### Фрагмент документа
==========

Война на жизнь и на смерть! И не в одной только Франции, а в целой Европе, и война эта может кончиться только решительною победою одной из сторон, решительным низложением другой.
Или буржуазно-образованный мир должен укротить и поработить бунтующую народную стихию, дабы силою штыков, кнута или палки, благословенных, разумеется, каким-нибудь Богом и объясненных разумно наукою, заставить чернорабочие массы работать по-прежнему, что ведет прямо к полнейшему восстановлению государства в его искреннейшей форме, которая одна возможна в настоящее время, т. е. в форме военной диктатуры или императорства; или же рабочие массы сбросят с себя окончательно ненавистное многовековое иго, разрушат в корне буржуазную эксплуатацию и основанную на ней буржуазную цивилизацию – а это значит торжество социальной революции, сокрушение всего, что называется государством.

==========

### Перечень строк
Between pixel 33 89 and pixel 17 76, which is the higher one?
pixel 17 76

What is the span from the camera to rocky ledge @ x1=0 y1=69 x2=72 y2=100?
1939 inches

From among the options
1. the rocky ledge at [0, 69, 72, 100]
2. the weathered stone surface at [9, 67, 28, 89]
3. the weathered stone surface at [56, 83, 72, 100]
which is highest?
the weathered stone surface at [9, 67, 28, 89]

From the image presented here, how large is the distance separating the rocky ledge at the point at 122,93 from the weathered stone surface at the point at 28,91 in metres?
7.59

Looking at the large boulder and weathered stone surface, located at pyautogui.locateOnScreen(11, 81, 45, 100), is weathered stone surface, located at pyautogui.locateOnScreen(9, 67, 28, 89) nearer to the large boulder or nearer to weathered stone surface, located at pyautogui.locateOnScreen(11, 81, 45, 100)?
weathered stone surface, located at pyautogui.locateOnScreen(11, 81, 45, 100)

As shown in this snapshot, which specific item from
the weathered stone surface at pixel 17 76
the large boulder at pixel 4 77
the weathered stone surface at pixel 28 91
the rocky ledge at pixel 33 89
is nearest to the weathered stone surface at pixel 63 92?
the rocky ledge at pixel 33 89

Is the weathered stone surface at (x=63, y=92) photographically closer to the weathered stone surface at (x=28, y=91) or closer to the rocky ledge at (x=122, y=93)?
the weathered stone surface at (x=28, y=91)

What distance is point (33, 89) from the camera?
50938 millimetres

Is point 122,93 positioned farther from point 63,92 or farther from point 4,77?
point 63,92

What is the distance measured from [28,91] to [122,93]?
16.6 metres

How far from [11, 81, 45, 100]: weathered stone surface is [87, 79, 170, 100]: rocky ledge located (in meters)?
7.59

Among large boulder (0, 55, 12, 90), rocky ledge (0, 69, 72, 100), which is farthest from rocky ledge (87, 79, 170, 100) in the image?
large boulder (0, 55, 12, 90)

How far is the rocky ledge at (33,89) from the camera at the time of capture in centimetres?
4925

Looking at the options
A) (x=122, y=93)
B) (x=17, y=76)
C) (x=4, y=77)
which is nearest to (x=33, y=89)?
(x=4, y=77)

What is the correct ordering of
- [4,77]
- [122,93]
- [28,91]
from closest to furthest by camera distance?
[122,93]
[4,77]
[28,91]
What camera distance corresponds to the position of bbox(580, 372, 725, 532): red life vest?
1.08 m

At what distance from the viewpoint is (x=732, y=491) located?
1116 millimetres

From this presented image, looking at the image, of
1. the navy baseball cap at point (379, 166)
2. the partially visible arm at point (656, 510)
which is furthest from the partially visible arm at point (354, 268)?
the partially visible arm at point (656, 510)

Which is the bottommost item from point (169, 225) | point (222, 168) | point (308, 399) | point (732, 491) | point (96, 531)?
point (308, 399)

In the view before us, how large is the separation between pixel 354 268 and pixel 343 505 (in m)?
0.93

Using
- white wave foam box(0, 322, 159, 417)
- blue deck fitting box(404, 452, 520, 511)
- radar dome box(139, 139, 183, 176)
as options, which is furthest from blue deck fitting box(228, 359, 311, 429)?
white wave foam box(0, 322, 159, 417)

==========

### Набор заданий
1. Ответьте на вопросы по фрагменту о войне буржуазного мира и рабочих масс.
(a) Где, помимо Франции, ведётся эта война?
(b) Какая форма государства названа единственно возможной в настоящее время?
(c) Что означает победа рабочих масс?
2. Перечислите все средства, силой которых, согласно фрагменту о войне буржуазного мира и рабочих масс, можно заставить чернорабочие массы работать по-прежнему.
3. Продолжите фрагмент о войне буржуазного мира и рабочих масс, начиная после его последнего предложения.
Приведённые строки представляют собой самостоятельный материал, не связанный с фрагментом.

### Результаты заданий
1.
(a) В целой Европе.
(b) Военная диктатура или императорство.
(c) Торжество социальной революции, сокрушение всего, что называется государством.

2. Штыки, кнут, палка.

3.
Итак, государство, с одной стороны, социальная революция, с другой, – вот два полюса, антагонизм которых составляет самую суть настоящей общественной жизни в целой Европе, но во Франции осязательнее, чем в какой-либо другой стране. Государственный мир, обнимающий всю буржуазию, включая, разумеется, и обмещанившееся дворянство, нашел свое средоточие, последнее убежище и последнюю защиту в Версале. Социальная революция, потерпевшая страшное поражение в Париже, но отнюдь не уничтоженная и даже не побежденная, обнимая теперь, как и всегда, весь городской и фабричный пролетариат, начинает уже захватывать своею неустанною пропагандою и сельское население, по крайней мере, в Южной Франции, где эта пропаганда ведется и распространяется в самых широких размерах[14]. И вот это враждебное противоположение двух отныне непримиримых миров составляет вторую причину, по которой для Франции стало решительно невозможно сделаться вновь первостепенным, преобладающим государством.